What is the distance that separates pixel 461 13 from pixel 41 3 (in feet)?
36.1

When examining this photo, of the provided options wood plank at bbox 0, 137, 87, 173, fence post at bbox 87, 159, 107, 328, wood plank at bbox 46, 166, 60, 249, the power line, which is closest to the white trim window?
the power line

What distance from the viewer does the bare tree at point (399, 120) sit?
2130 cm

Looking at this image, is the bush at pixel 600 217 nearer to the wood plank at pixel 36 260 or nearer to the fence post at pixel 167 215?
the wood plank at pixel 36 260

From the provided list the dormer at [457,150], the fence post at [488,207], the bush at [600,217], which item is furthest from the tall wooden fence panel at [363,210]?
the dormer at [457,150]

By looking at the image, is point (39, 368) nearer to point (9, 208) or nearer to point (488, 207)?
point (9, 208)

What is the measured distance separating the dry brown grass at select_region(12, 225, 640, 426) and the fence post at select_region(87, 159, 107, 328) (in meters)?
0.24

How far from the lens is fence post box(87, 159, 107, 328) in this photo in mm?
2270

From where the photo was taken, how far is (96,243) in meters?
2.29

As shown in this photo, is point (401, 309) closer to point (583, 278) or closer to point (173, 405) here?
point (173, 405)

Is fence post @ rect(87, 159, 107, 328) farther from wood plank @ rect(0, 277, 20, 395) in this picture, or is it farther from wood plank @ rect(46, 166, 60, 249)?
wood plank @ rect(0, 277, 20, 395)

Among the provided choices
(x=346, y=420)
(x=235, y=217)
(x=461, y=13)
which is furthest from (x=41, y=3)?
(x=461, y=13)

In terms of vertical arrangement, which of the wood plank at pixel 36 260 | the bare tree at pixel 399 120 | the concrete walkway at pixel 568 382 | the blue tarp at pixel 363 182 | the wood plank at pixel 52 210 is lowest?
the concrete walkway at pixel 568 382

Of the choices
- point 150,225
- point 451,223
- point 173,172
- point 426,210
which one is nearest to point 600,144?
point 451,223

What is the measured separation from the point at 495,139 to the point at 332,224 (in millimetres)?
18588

==========

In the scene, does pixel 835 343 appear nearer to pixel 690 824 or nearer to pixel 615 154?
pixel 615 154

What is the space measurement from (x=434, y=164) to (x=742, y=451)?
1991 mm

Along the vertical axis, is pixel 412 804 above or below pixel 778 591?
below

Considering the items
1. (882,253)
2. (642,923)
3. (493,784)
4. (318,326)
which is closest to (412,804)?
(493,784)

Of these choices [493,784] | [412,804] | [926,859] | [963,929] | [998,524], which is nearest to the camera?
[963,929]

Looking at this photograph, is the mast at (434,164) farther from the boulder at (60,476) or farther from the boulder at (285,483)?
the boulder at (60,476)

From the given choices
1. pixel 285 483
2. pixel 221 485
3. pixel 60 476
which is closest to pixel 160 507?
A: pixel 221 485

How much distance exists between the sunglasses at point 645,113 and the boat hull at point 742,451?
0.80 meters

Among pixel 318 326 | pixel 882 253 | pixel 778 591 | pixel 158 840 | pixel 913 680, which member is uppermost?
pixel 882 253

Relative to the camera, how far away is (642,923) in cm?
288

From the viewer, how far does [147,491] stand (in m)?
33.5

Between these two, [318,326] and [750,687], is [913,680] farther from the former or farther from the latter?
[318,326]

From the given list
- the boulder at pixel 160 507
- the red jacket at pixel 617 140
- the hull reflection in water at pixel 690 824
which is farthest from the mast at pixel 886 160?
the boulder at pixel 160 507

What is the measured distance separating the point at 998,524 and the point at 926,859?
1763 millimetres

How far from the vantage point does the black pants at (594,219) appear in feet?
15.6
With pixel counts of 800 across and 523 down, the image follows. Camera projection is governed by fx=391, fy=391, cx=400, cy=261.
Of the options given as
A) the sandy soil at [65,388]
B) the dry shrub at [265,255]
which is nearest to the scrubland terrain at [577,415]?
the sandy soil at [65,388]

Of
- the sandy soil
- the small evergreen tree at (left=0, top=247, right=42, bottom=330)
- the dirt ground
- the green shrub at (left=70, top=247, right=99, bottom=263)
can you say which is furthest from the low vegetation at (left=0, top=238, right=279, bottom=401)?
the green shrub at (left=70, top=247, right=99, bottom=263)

==========

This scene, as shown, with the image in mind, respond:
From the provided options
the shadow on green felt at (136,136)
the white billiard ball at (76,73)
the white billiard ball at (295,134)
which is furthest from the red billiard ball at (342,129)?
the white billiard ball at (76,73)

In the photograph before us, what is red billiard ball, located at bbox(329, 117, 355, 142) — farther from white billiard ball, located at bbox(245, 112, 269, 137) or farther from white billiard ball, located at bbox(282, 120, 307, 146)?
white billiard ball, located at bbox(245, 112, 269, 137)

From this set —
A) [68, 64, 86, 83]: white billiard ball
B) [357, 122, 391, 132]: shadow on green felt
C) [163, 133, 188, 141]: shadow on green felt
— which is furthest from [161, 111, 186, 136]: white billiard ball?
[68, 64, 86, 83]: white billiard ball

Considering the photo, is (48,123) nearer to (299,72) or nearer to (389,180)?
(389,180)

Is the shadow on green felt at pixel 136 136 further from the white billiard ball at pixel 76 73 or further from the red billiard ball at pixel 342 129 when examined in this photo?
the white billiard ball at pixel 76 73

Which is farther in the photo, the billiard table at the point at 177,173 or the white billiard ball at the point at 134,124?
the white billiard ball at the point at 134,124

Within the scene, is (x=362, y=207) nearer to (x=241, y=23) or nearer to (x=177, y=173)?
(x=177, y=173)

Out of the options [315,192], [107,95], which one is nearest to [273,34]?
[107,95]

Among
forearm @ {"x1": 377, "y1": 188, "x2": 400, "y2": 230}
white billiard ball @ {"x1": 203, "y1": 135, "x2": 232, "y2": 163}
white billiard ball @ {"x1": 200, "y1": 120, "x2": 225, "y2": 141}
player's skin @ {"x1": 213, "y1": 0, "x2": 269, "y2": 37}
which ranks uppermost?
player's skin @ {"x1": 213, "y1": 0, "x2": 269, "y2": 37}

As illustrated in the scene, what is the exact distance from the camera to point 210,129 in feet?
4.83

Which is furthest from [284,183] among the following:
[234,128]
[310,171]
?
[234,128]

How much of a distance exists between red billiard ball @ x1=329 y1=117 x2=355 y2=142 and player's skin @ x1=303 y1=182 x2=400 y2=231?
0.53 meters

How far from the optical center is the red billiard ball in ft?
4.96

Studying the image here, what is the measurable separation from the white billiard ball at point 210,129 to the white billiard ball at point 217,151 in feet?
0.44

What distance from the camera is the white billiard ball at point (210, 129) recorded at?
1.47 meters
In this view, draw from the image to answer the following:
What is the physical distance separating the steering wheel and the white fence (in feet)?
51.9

==========

> Exercise instructions: Copy out in full the records starting with the line containing "How far from the optical" and going on through the line containing "1.47 meters", shifting every distance value in the answers up by 69.

> Problem solution:
How far from the optical center is the red billiard ball in ft?
73.96

Studying the image here, what is the measurable separation from the white billiard ball at point 210,129 to the white billiard ball at point 217,151 in feet?
69.44

What distance from the camera is the white billiard ball at point (210, 129) recorded at?
70.47 meters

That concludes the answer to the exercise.